(Saved data entries)
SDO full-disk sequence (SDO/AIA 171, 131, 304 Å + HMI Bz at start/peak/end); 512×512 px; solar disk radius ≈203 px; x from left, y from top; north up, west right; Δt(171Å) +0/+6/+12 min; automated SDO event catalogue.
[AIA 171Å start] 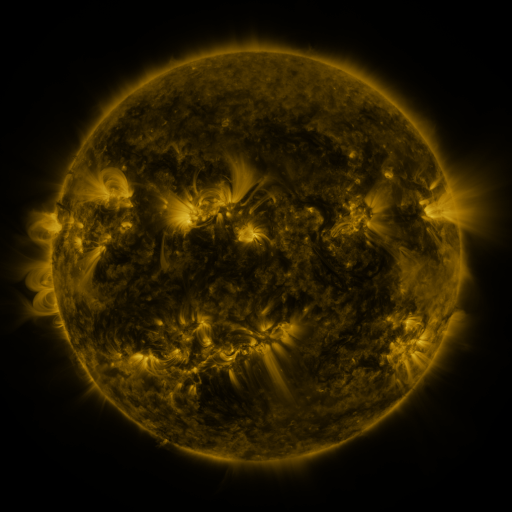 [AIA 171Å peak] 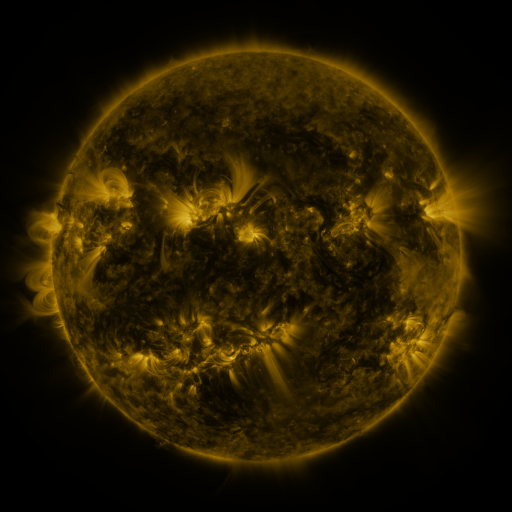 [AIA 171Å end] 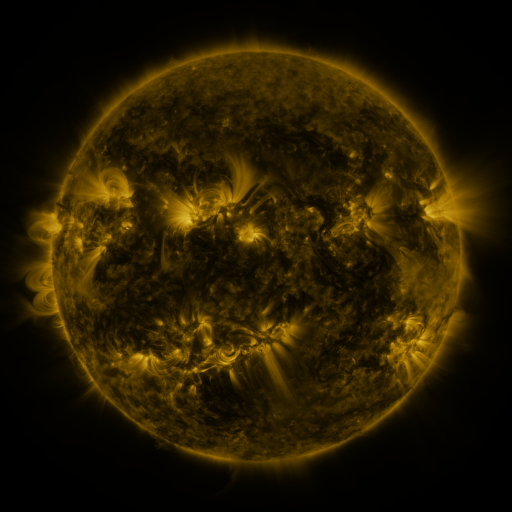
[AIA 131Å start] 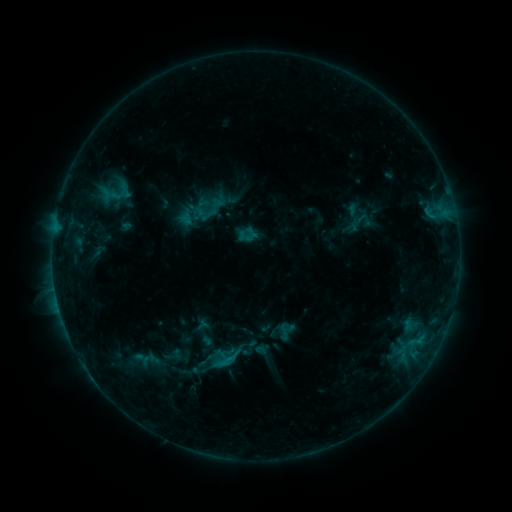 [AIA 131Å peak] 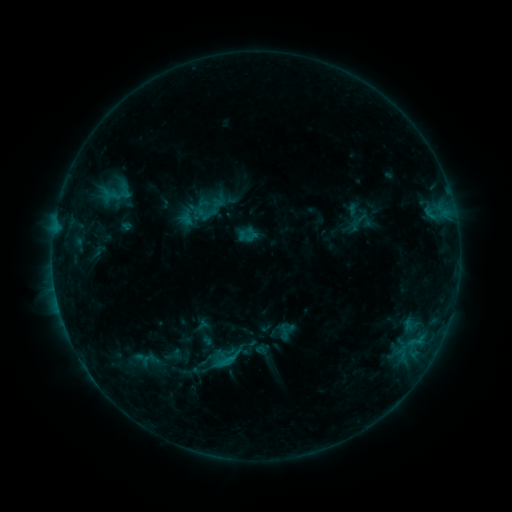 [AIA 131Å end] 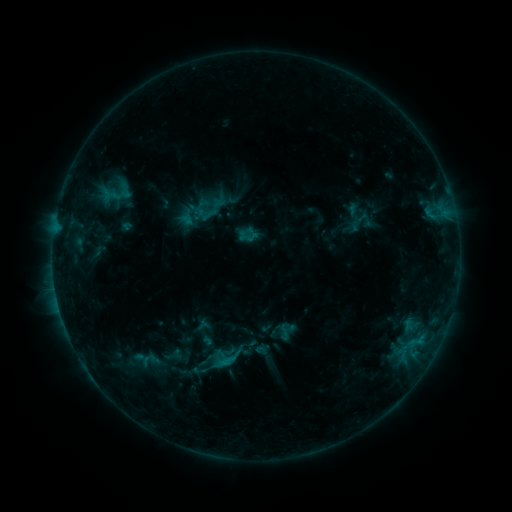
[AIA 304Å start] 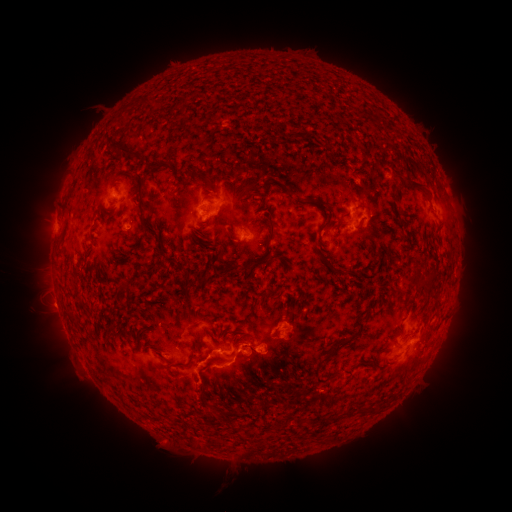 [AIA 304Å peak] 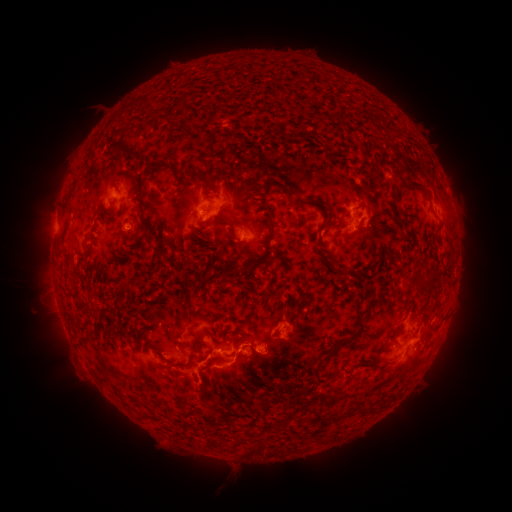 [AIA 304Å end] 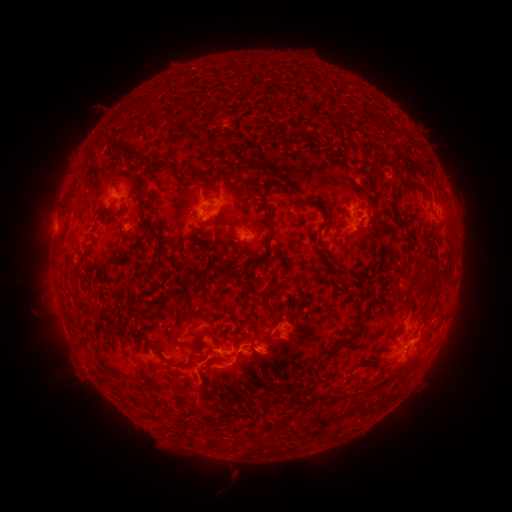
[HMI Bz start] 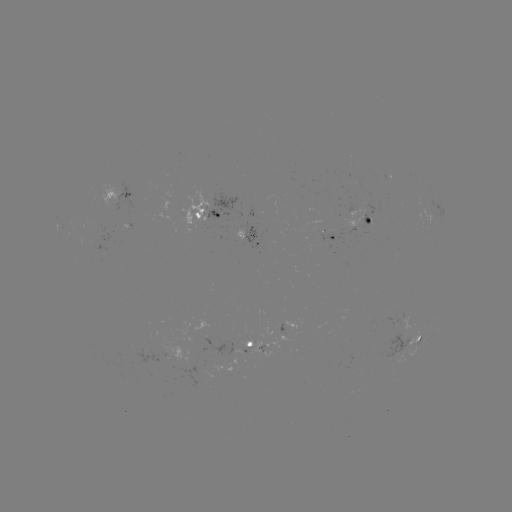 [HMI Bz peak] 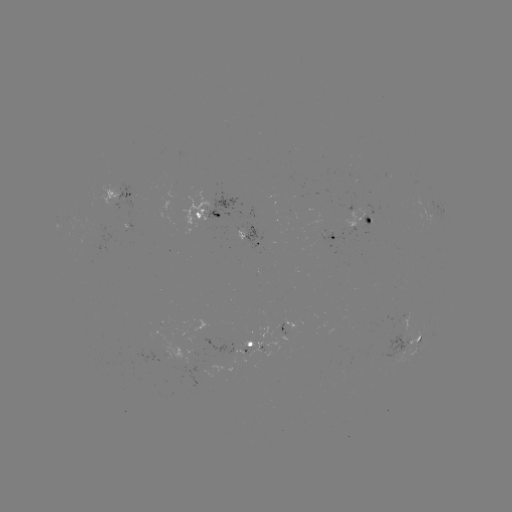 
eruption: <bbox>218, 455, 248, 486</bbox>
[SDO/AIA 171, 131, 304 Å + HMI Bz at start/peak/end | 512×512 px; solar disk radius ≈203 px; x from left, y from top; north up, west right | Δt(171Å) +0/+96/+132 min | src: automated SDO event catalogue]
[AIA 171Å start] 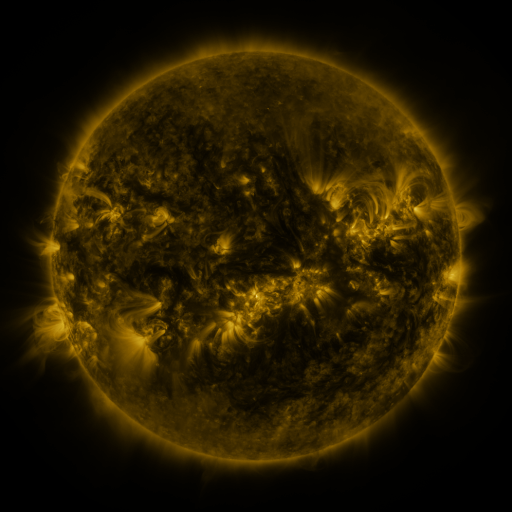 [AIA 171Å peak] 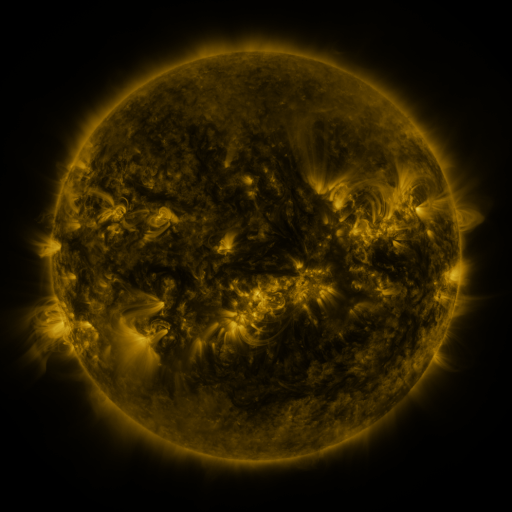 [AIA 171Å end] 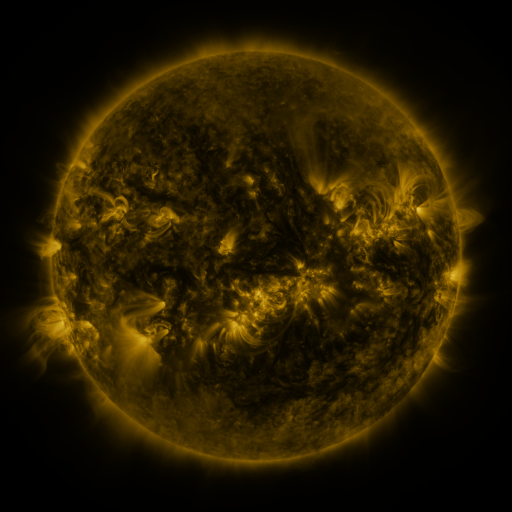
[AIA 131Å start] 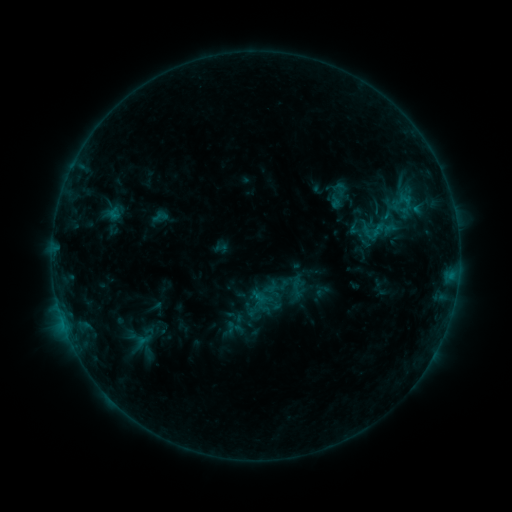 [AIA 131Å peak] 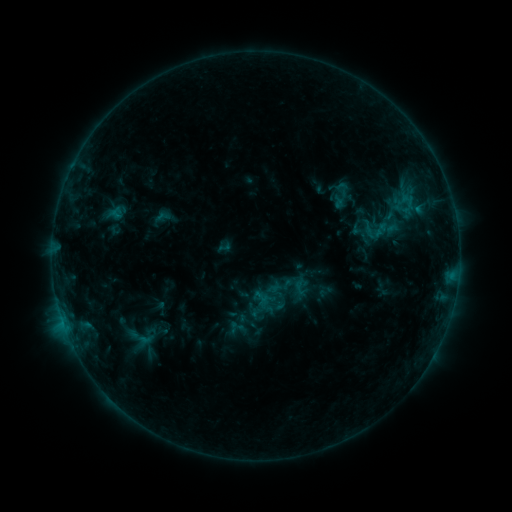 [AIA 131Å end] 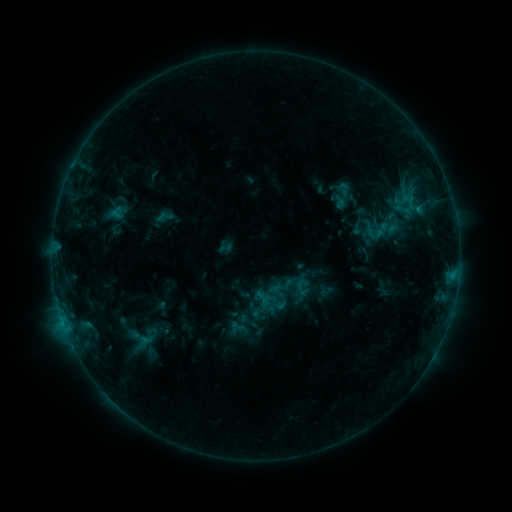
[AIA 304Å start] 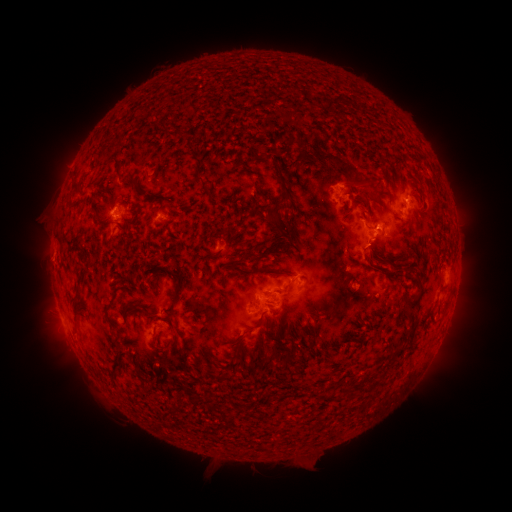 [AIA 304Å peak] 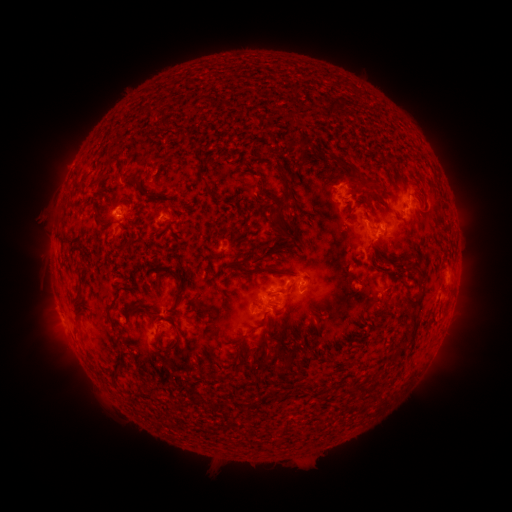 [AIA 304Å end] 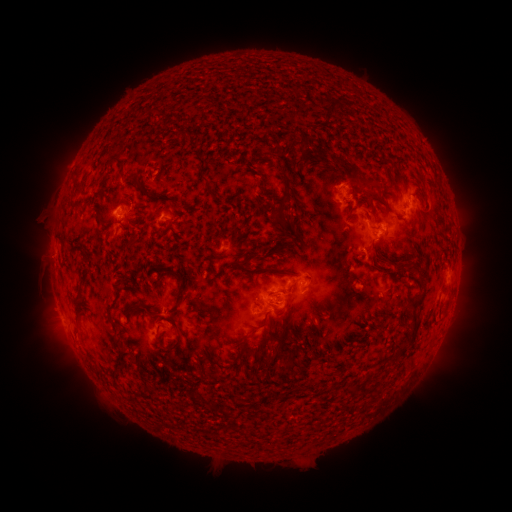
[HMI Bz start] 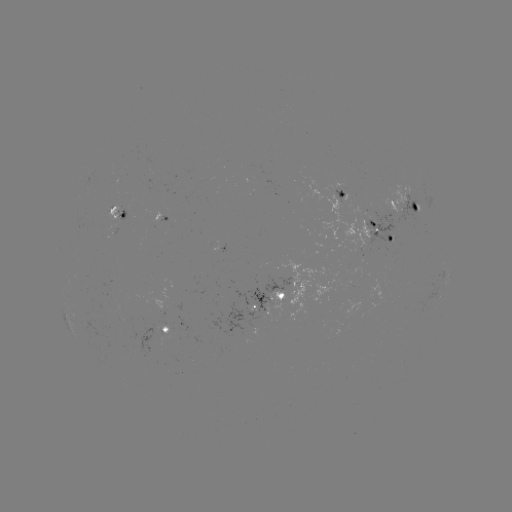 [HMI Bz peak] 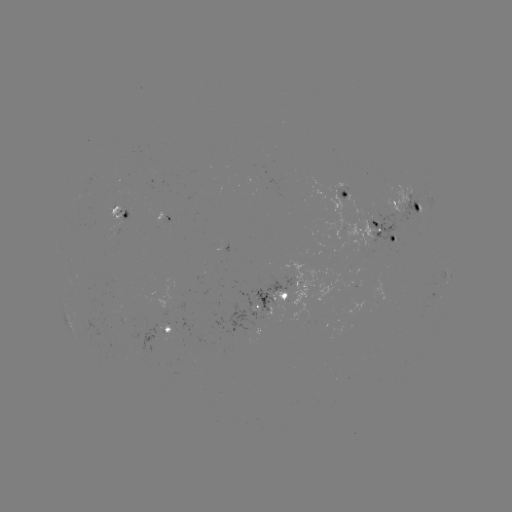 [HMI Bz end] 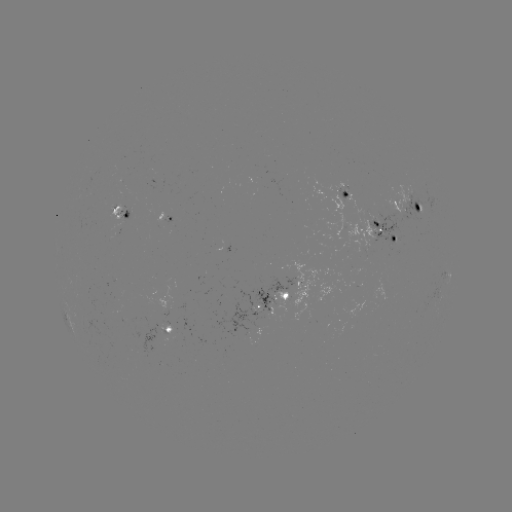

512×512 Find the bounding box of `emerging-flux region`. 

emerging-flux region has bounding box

▸ AIM OF THE TASK
Across all the records above, how many lines hold the word "flux"? Answer with only that number.

▸ EXERCISE RESPONSE
2